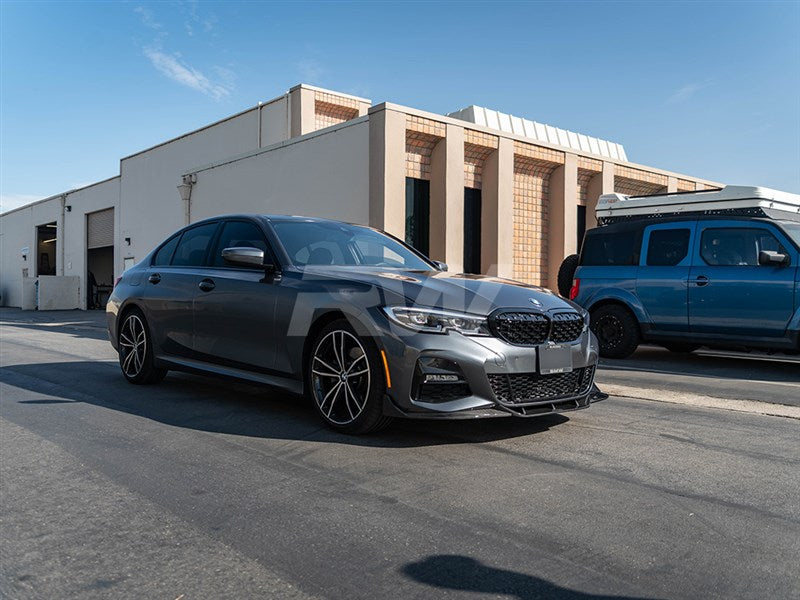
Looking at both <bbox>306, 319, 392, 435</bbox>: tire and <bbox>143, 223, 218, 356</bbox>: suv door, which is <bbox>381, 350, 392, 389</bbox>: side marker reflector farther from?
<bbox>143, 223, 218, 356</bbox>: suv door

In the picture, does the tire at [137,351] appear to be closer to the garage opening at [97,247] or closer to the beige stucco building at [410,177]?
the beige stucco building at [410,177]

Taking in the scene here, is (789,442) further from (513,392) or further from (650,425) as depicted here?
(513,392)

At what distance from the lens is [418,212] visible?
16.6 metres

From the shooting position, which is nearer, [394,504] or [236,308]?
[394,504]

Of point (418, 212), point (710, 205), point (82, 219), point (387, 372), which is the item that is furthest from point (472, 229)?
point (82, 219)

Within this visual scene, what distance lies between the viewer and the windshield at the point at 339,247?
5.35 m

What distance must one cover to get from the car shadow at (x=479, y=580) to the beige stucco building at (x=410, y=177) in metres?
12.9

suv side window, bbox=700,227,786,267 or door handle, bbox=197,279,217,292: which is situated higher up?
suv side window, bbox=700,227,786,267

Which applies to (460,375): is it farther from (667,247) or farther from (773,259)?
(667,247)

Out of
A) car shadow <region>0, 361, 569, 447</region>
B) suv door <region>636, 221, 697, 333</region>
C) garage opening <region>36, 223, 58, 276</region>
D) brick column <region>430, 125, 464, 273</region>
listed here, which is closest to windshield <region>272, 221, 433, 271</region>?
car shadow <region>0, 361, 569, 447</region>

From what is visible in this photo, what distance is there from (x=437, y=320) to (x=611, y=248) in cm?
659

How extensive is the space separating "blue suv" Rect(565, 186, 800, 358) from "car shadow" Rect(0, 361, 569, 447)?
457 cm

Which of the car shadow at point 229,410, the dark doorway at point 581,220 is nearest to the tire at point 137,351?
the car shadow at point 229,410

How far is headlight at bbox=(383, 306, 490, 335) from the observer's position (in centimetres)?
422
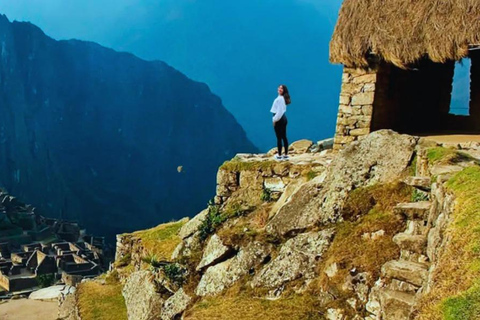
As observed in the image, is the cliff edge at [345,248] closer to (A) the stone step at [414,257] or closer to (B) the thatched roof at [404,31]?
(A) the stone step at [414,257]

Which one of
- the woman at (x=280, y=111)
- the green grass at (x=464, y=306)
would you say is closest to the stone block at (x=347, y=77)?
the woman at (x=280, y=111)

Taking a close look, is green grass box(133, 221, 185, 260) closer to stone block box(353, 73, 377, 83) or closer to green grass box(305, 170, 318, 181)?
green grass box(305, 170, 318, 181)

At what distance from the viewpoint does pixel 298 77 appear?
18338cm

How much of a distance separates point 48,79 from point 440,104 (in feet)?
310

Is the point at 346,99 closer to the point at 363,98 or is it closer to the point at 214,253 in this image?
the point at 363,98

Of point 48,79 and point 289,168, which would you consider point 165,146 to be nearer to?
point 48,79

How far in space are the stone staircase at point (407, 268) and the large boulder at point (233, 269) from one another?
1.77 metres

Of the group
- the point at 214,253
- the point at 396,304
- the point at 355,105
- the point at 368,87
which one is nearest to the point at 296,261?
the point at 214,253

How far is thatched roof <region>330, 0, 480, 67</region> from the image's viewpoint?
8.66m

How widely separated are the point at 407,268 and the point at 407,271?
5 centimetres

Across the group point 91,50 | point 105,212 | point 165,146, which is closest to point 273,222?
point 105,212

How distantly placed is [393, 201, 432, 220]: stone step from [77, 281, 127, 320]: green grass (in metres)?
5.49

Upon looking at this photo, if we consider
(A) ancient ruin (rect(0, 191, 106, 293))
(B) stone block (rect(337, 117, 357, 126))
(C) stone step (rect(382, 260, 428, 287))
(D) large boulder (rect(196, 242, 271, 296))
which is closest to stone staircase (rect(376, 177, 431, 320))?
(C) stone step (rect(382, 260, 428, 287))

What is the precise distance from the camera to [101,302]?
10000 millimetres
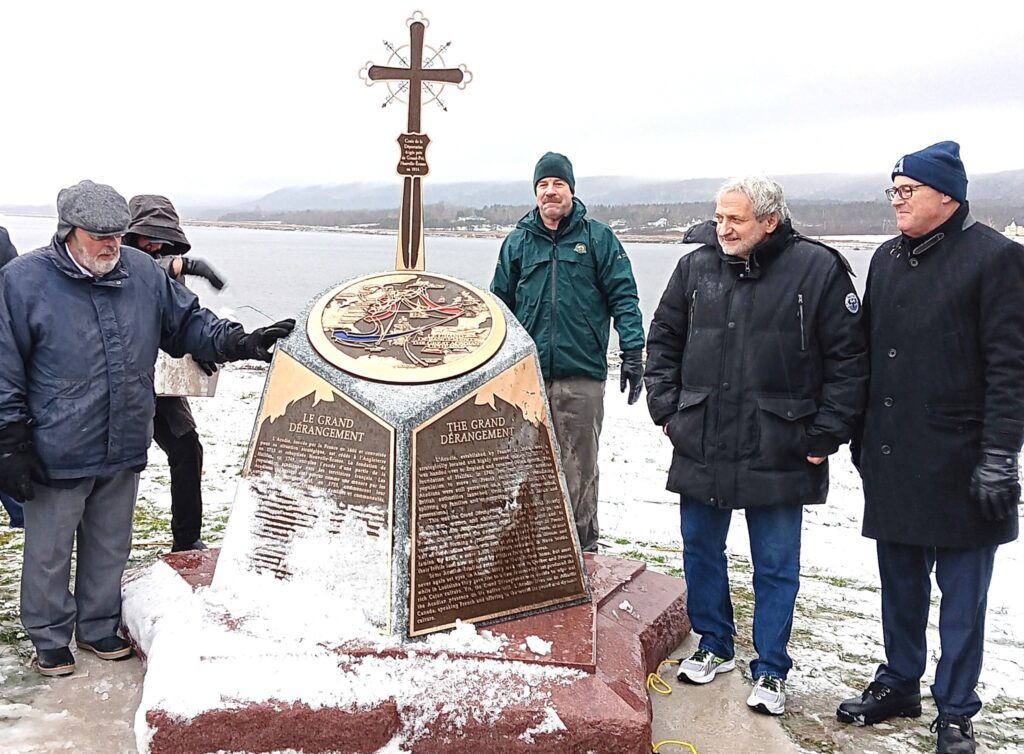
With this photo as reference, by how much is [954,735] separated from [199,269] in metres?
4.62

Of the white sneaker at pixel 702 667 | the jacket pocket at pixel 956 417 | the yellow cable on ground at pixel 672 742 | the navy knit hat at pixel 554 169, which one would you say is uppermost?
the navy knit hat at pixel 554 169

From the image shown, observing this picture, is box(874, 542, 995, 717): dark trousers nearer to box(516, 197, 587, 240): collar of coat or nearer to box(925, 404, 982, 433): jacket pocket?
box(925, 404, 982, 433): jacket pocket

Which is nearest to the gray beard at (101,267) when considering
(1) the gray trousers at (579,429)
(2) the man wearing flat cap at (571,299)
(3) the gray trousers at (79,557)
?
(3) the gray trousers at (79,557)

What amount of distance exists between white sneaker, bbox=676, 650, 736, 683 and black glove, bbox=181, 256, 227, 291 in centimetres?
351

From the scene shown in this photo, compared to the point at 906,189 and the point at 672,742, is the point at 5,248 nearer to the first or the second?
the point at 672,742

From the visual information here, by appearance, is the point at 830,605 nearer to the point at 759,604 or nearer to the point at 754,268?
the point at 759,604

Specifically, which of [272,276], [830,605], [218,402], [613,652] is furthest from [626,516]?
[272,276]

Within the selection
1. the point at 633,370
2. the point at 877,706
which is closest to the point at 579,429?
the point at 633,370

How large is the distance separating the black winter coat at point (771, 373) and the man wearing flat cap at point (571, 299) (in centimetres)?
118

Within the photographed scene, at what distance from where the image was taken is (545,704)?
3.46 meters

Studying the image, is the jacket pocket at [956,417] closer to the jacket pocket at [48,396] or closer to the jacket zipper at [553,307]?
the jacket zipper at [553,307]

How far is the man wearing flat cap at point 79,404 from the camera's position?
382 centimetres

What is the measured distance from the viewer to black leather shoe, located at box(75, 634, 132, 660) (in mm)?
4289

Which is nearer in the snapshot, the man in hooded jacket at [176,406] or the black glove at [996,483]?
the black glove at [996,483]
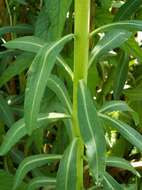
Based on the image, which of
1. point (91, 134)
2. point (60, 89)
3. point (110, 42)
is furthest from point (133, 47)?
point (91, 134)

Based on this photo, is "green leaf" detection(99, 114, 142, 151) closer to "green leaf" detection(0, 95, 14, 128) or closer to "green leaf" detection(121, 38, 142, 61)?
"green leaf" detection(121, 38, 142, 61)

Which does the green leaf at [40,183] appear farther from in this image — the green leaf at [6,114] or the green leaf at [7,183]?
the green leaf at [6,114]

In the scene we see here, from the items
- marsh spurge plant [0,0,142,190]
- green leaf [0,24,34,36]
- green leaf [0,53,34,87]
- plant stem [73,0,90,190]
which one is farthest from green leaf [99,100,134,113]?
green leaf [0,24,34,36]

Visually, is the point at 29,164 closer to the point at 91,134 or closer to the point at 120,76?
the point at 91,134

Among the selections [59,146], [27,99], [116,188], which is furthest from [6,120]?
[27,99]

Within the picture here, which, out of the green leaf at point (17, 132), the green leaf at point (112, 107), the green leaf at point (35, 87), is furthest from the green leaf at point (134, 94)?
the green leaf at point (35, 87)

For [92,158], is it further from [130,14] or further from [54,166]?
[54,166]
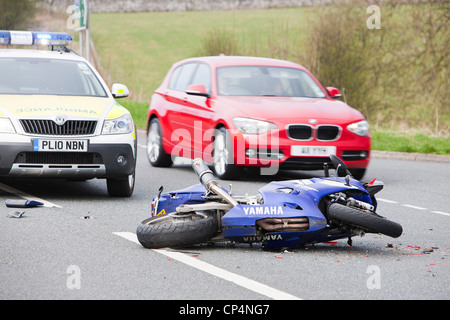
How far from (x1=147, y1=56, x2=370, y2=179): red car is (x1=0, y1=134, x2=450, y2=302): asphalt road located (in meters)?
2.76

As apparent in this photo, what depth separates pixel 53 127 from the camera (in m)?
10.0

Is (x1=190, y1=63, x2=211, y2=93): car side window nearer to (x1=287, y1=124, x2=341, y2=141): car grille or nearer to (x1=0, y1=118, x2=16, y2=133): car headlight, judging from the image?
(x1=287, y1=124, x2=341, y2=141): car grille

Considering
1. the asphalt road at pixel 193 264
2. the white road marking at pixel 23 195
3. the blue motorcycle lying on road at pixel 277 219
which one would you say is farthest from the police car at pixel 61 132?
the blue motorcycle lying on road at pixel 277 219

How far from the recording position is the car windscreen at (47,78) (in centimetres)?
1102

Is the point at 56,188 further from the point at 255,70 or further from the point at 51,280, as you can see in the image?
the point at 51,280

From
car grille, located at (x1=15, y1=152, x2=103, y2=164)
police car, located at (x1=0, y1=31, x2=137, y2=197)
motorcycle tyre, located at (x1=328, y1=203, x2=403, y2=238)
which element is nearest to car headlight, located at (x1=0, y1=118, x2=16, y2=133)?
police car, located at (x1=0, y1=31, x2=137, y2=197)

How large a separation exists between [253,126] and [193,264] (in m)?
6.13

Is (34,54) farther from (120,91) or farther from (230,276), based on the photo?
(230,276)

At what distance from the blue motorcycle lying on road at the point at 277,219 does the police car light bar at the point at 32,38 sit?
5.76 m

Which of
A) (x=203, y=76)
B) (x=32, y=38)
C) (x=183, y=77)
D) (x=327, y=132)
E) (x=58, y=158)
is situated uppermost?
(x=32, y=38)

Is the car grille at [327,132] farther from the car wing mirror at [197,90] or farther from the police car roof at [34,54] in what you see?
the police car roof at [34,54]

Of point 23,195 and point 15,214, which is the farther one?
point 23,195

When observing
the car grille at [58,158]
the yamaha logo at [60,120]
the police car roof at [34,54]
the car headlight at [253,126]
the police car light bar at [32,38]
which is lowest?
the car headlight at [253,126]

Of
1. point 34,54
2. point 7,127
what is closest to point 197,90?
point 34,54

Problem:
Render the stretch from the line containing "Which is nearest" through the line containing "3.46 meters" as a Markdown table with the columns No. and Line, giving each line its own number and skipping blank lines.

The answer:
| No. | Line |
|---|---|
| 1 | Which is nearest to the gray beard at (101,267) when considering |
| 2 | (1) the gray trousers at (579,429) |
| 3 | (2) the man wearing flat cap at (571,299) |
| 4 | (3) the gray trousers at (79,557) |
| 5 | ? |
| 6 | (3) the gray trousers at (79,557) |
| 7 | What amount of distance exists between white sneaker, bbox=676, 650, 736, 683 and black glove, bbox=181, 256, 227, 291 in centimetres? |
| 8 | 351 |
| 9 | From the scene shown in this photo, compared to the point at 906,189 and the point at 672,742, is the point at 5,248 nearer to the first or the second? |
| 10 | the point at 672,742 |
| 11 | From the visual information here, by appearance, is the point at 830,605 nearer to the point at 759,604 or nearer to the point at 754,268? |
| 12 | the point at 759,604 |
| 13 | Specifically, which of [272,276], [830,605], [218,402], [613,652] is furthest from [626,516]? |
| 14 | [272,276] |
| 15 | Within the selection |
| 16 | 1. the point at 633,370 |
| 17 | 2. the point at 877,706 |
| 18 | which is closest to the point at 579,429? |
| 19 | the point at 633,370 |
| 20 | How large is the distance separating the black winter coat at point (771, 373) and the man wearing flat cap at point (571, 299) (in centimetres)? |
| 21 | 118 |
| 22 | Within the photographed scene, at what distance from where the image was taken is (545,704)? |
| 23 | 3.46 meters |